Here is some data from numerical solutions. I have plotted $R$ vs $r$ with $\theta=\pi/3$ and $R$ vs $\theta$ with $r=1$.

It seems pretty clear that:

• $R$ and $r$ have a directly proportional relationship for fixed $\theta$
• $R$ is inversely proportional to $\theta$ for fixed $R$ (a log-log plot looks straight)

Answer 1

Probably there isn't a nice closed form.

On substituting $z = \frac{r}{2R}$, we get the final expression: $ \cos (\theta - 2\arcsin(z)) = 1 - 2z $

A query on WolframAlpha, solve cos(x - 2arcsin(z)) = 1 - 2z for z, generates an ugly closed form for $z$ .

Answer 2

I got that,

$0=R^2\sin(\frac{\theta}{2})^2-R(\frac{\sqrt{2r}}{2})^2+2\sqrt{R}\cos(\frac{\theta}{2})(\frac{\sqrt{2r}}{2})(\frac{r}{2})-(\frac{r}{2})^2$

This is a quartic polynmial from which one could in theory get the solution in a closed form by looking at the roots, I hope you could see if you agree with it.

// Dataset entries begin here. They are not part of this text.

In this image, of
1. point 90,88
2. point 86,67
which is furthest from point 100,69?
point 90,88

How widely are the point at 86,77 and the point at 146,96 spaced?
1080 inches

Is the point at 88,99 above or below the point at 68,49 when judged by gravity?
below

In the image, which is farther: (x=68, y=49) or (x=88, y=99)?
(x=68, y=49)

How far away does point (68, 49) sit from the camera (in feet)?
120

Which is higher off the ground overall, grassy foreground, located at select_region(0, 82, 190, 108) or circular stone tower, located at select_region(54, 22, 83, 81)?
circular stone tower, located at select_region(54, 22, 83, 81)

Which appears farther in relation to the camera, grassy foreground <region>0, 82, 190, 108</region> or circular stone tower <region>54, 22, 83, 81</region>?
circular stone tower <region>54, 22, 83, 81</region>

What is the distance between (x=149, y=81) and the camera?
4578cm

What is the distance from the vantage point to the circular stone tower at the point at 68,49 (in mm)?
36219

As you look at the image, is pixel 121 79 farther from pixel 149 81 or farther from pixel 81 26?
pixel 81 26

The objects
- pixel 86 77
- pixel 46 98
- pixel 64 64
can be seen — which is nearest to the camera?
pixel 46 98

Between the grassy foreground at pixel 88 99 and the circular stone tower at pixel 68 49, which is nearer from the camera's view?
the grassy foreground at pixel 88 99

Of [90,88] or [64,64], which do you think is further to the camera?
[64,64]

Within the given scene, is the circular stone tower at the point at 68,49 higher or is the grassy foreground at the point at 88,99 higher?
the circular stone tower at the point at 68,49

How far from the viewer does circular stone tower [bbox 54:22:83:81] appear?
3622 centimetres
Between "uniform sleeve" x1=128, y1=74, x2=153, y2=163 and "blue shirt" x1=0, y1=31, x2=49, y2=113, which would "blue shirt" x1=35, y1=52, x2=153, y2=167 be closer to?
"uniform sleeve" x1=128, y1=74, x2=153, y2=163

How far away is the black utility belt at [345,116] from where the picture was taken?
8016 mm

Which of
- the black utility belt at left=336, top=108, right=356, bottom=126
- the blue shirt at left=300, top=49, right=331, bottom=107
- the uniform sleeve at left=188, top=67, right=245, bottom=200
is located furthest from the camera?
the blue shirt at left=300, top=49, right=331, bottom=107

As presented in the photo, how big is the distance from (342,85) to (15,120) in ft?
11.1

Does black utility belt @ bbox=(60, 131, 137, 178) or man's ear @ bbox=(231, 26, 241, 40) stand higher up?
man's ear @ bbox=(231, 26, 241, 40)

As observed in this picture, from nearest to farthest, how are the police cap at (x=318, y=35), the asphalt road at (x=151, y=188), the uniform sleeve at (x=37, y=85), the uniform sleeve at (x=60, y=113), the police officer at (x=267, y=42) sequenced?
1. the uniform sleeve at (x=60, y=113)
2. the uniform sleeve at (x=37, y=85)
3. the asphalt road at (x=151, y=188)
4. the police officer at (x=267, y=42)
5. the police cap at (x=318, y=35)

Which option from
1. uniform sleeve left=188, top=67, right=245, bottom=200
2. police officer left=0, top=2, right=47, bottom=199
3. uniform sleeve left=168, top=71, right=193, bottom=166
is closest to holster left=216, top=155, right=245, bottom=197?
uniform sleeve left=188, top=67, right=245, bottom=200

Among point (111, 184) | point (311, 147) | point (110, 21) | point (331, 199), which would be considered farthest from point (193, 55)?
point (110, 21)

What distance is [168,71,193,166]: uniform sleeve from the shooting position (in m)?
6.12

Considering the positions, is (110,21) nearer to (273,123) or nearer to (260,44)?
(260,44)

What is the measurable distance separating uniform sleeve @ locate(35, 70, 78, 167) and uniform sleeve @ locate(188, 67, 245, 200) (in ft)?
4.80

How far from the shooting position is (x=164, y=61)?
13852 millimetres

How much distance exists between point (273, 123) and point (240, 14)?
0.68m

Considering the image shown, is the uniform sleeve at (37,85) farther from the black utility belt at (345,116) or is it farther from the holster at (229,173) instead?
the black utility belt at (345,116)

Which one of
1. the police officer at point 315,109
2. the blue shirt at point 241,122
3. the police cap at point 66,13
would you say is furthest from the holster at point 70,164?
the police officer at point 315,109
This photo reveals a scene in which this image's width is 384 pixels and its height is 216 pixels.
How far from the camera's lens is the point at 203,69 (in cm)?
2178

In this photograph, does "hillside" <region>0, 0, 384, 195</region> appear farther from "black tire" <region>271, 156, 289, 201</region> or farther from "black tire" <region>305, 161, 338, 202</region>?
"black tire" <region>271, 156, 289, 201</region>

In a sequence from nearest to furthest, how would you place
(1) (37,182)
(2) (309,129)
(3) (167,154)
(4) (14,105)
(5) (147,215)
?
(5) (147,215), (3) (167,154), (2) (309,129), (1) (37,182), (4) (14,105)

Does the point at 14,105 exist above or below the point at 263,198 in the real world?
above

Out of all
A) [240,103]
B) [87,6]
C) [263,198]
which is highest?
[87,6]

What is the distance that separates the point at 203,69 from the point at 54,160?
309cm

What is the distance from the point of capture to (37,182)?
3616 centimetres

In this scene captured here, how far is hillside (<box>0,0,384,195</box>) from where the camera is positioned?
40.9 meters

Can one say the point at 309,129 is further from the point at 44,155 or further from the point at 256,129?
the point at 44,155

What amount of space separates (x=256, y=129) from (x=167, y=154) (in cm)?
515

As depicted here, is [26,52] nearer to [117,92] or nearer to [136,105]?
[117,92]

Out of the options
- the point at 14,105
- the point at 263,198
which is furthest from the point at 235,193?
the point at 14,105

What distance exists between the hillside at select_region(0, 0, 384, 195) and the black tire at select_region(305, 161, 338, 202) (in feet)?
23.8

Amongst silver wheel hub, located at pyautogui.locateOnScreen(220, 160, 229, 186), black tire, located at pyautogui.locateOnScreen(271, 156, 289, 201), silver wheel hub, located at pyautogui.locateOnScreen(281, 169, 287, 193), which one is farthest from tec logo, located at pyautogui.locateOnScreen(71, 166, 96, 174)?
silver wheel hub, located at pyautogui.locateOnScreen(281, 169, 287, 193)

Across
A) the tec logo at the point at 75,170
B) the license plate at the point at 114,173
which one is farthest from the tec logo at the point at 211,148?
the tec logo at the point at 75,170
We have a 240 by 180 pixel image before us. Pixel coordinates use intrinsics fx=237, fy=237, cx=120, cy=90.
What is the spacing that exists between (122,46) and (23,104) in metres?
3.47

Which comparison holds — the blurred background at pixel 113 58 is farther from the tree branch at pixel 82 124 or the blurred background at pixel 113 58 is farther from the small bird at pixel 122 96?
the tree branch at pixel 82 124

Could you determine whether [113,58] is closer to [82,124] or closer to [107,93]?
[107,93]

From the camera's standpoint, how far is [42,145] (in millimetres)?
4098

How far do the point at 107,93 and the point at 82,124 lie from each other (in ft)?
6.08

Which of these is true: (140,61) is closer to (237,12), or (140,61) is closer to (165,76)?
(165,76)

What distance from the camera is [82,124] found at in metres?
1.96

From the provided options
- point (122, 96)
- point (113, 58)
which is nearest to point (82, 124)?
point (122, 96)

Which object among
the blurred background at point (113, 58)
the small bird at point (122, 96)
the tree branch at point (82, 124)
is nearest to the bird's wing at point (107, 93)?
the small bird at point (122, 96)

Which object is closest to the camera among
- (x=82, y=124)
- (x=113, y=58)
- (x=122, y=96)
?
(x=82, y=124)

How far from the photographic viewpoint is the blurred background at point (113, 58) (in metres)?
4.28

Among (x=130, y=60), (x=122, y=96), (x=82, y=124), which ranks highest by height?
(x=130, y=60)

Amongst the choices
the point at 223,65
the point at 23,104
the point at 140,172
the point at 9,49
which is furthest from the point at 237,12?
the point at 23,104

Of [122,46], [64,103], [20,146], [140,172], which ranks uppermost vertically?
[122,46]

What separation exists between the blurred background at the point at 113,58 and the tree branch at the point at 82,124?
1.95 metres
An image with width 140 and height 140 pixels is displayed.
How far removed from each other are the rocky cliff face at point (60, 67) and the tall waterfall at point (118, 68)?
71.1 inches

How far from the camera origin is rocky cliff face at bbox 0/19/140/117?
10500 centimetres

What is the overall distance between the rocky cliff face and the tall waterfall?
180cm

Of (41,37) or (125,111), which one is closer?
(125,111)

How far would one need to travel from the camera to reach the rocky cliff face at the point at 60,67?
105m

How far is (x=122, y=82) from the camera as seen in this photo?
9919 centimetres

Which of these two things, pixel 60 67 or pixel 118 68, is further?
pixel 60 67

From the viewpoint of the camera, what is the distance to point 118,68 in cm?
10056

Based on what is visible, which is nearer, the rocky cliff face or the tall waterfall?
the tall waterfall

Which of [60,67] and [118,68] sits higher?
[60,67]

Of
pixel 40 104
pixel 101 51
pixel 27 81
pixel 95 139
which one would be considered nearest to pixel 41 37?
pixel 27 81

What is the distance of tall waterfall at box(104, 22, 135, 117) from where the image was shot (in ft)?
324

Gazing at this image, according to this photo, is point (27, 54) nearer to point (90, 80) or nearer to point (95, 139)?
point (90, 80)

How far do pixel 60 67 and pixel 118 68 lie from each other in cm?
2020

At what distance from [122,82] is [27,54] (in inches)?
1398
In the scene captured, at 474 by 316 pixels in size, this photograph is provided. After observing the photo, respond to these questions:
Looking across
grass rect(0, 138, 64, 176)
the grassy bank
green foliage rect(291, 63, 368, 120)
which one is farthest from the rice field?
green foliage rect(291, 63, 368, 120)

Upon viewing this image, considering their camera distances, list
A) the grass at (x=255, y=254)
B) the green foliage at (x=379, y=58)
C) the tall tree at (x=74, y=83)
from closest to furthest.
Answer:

First you need to notice that $\sin(\frac{\alpha}{2})=\frac{\sqrt{2Rr}}{2R},\ \sin(\frac{\beta}{2})=\frac{r}{2R}$, I add a new image to see if it helps visualize it, from there the rest is just calculations.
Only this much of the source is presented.